Upshaw is, of course, this generation's leading new music soprano. Her gift for line and characterization was gloriously evident throughout the work, especially in the powerful "Memorial de Tlatelolco," Rosario Castellanos' poem on the Mexican police riots of 1968, inserted by Adams to reflect on Herod's Massacre of the Innocents. DeYoung has a low, thick, powerful voice with a heavy vibrato, more bullish than that of the late Lorraine Hunt Lieberson who created the mezzo role, and markedly disinclined to meander during her long solo, "La Anunciación."

In a performance at Carnegie Hall

Lemalu's strong New Zealand accent was more evident in the postconcert talk than during the performance. He has an interesting voice: rough, crusty, more light and flexible than its depth would suggest. Like DeYoung, he's a fairly straight-ahead singer, who coped well with the thankless task of portraying vehemently the malign Herod and the often clueless Joseph. Lastly, the three countertenors have deepened their voices since the premiere a decade ago, making them less ethereally weird than in the recording made then. They were nevertheless a clear, powerful ensemble, particularly as a three-in-one angel Gabriel delivering the good news to Mary.

The San Francisco Symphony Chorus, standing up in the terrace, simply refused to be drowned out by the orchestra in front of and below them. They were superb throughout, firm and emphatic. A good word also goes to the San Francisco Girls Chorus for their brief appearance at the very end, strong and not wispy.

The staging, directed by Kevin Newbury with sets by Daniel Hubp, was plain. The midstage platform had a wooden table and chairs for props. The lighting, by Kirk Bookman, was subdued. Illuminated backdrops of blue in part one and green and white in part two set the visual tone. Adams, conducting from near the corner of the platform, was inconspicuous from the audience. The hall was kept dark to focus attention on the stage, not on reading the program book, and the words were projected on supertitles anyway.

Michelle DeYoung

Costumes, by Paul Carey, were simple. Upshaw was in sweater and jeans. DeYoung and Lemalu wore colorful, unostentatious robes suitable for Biblical pageants. The countertenors were in white from neck to toe, the main chorus in black, the girls' chorus in outfits similar to Upshaw's. Stage movements were limited. DeYoung dropped to her knees during "La Anunciación," but was not required to writhe on the floor while singing, as Hunt Lieberson did in the premiere. Viewers of the DVD of the original production will also be pleased to know there were no dancers butting in, and no distracting videos: Peter Sellars, begone.
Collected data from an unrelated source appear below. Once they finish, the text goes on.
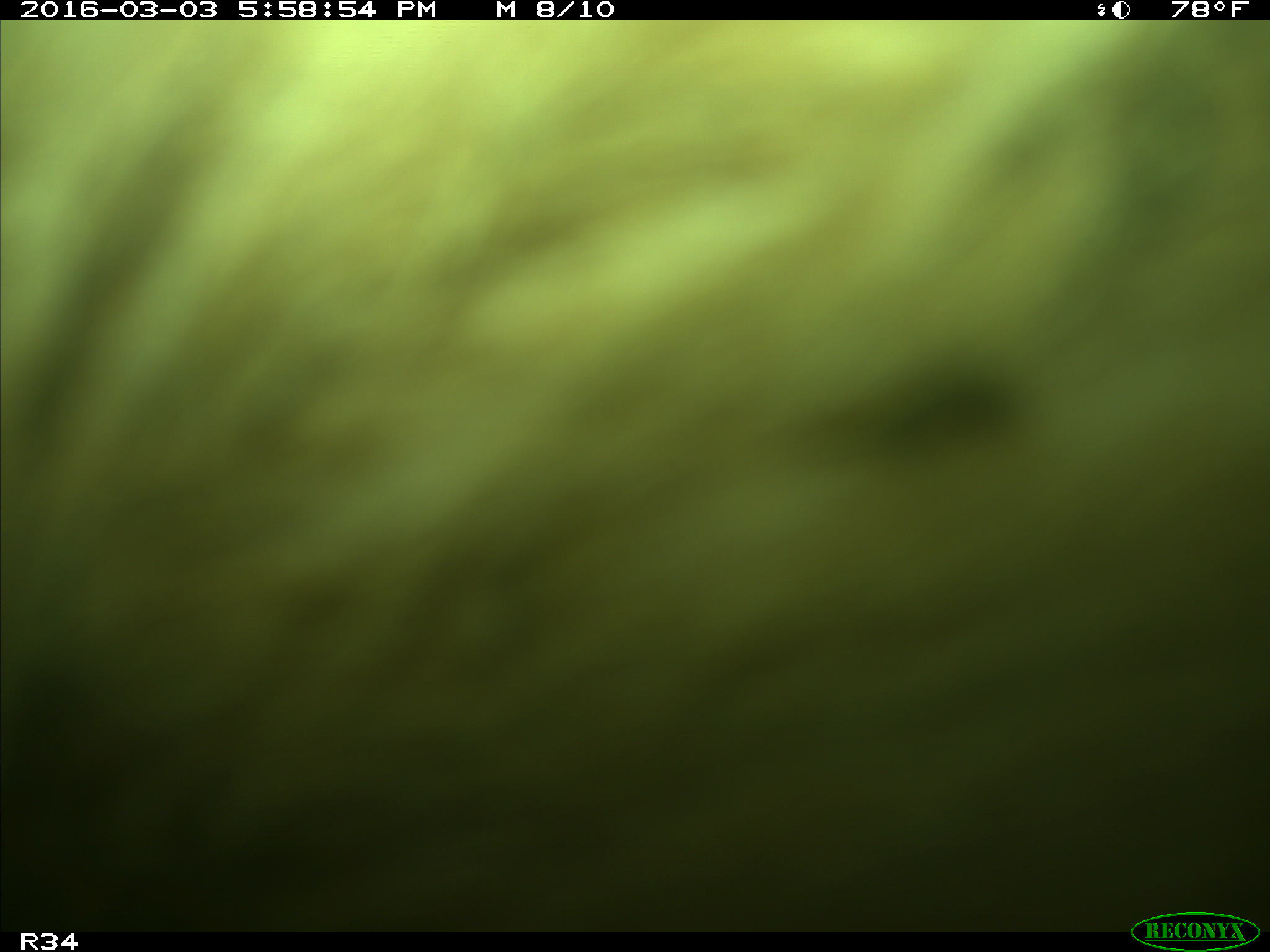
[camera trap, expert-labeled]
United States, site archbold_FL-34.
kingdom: Animalia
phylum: Chordata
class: Mammalia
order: Artiodactyla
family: Bovidae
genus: Bos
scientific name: Bos taurus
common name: domestic cow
Bos taurus (domestic cow).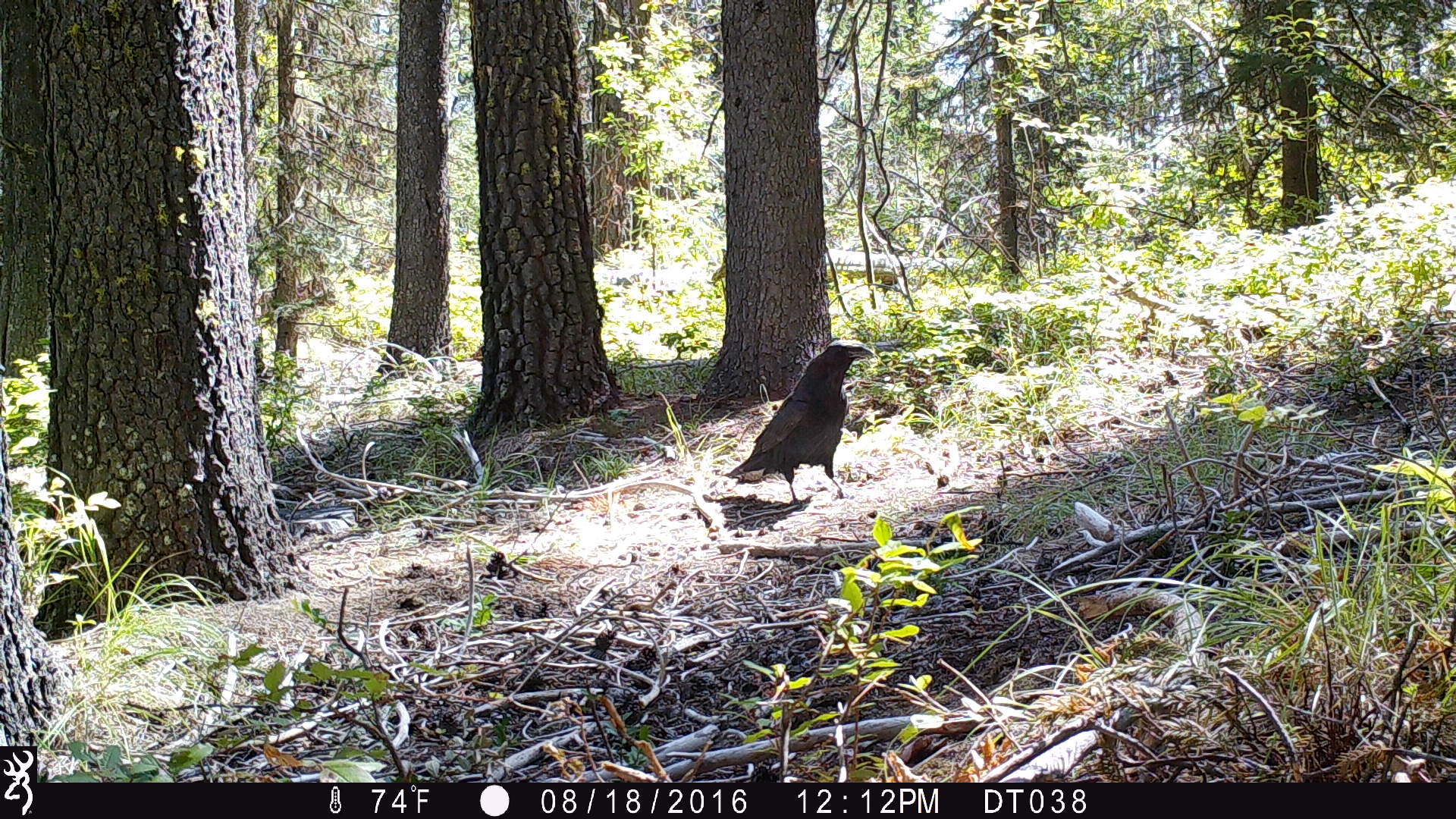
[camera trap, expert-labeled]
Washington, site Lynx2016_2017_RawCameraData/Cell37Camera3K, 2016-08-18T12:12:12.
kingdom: Animalia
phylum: Chordata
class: Aves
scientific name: Aves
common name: birds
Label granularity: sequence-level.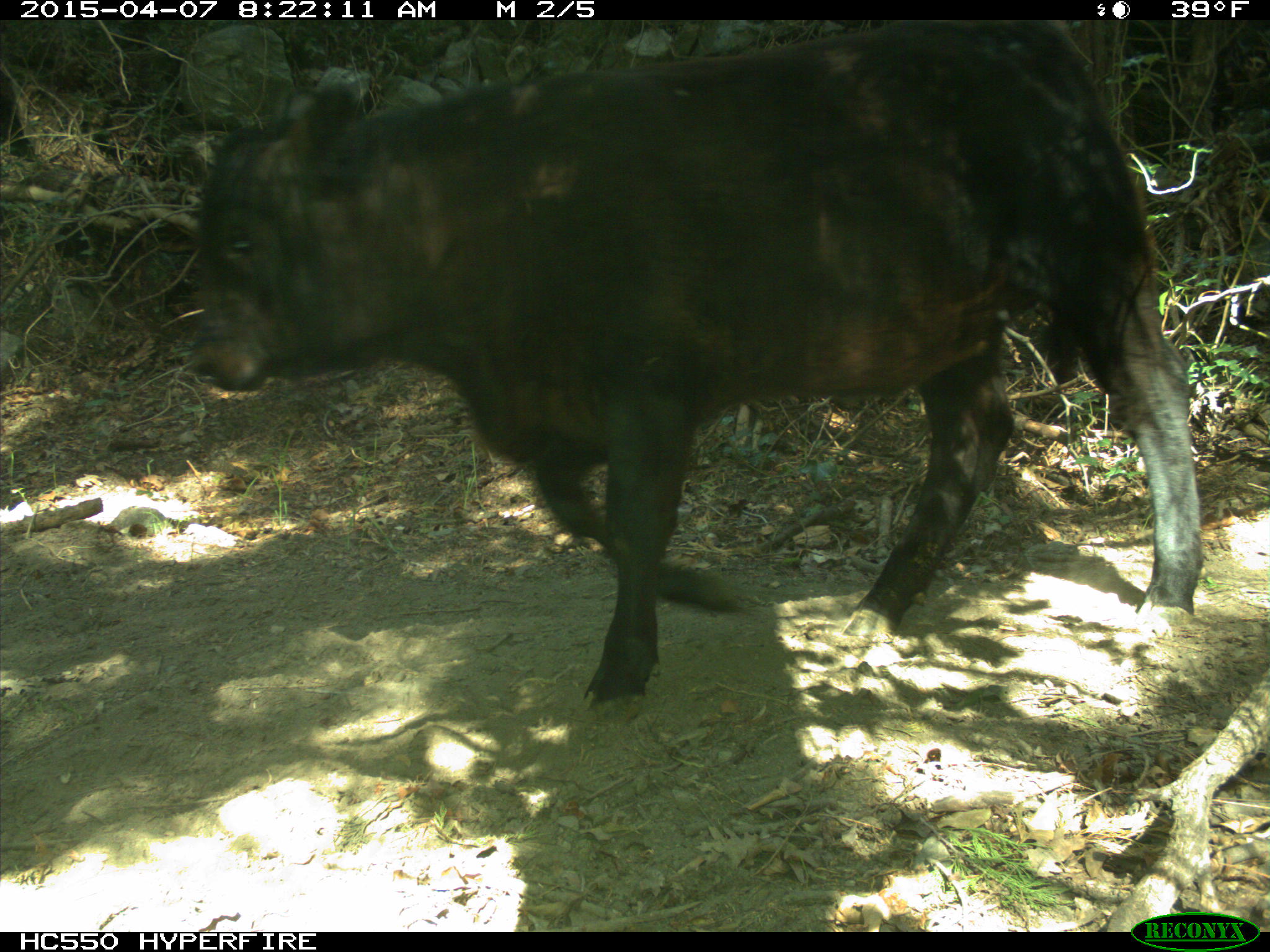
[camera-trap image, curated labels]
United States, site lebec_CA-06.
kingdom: Animalia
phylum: Chordata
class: Mammalia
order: Artiodactyla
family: Bovidae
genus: Bos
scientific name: Bos taurus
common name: domestic cow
The libretto, compiled by Adams, with Sellars' assistance, from the Bible, apocryphal gospels, medieval sources, and Latin American poetry, tells a personal, character-oriented story from the Annunciation of Mary through Jesus' apocryphal infant miracles. The overall thrust of this performance was not narrative in effect. Perhaps due to Adams being an energetic rather than an imposing conductor, it chugged along consistently, in the spirit of the pulsating accompaniment, emphasizing the moment-by-moment pleasures of the music instead of a dramatic arc.

These pleasures were considerable. Like all of Adams' work, this is a composition that could not have been written without the history of 20th-century music behind it. It's come through the rigors of that century's music and out the other side: attractive without being conventionally tunefully catchy, and accessible without being even remotely retrograde. It's warm Christmas music that was, rightfully, warmly received.